- **PASSAGE SHOWN**
^^^^^^^^
Defining the Metalworking Industry
Following the NAICS hierarchy for the Fabricated Metal Manufacturing sector (332), there are eight sub-sectors that comprise the industry:
Forging & Stamping (3321)
Cutlery & Handtool Manufacturing (3322)
Architectural and Structural Metals Manufacturing (3323)
Boiler, Tank & Shipping Container Manufacturing (3324)
Hardware Manufacturing (3325)
Spring and Wire Manufacturing (3326)
Machine Shops, Turned Product; Screw, Nut & Bolt Manufacturing (3327)
Other Fabricated Metal Product Manufacturing (3329).
^^^^^^^^
- **SOURCE EXCERPT**
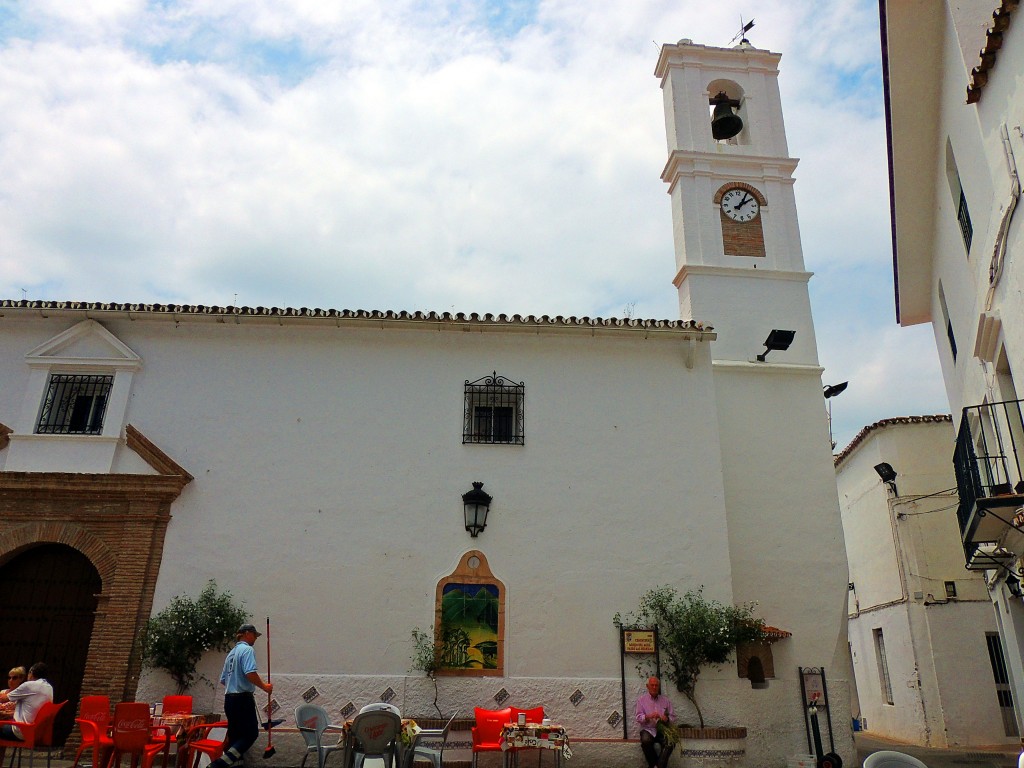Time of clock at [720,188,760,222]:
^^^^^^^^
- **TO DO**
1 – From the metalworking industry text, reproduce the part starting at "Defining the Metalworking" and ending at "Handtool Manufacturing (3322)".
2 – Name every sub-sector of the Fabricated Metal Manufacturing sector that the metalworking industry text lists, without the numeric codes.

- **SOLUTION LIST**
1 –
Defining the Metalworking Industry
Following the NAICS hierarchy for the Fabricated Metal Manufacturing sector (332), there are eight sub-sectors that comprise the industry:
Forging & Stamping (3321)
Cutlery & Handtool Manufacturing (3322)

2 –
- Forging & Stamping
- Cutlery & Handtool Manufacturing
- Architectural and Structural Metals Manufacturing
- Boiler, Tank & Shipping Container Manufacturing
- Hardware Manufacturing
- Spring and Wire Manufacturing
- Machine Shops, Turned Product; Screw, Nut & Bolt Manufacturing
- Other Fabricated Metal Product Manufacturing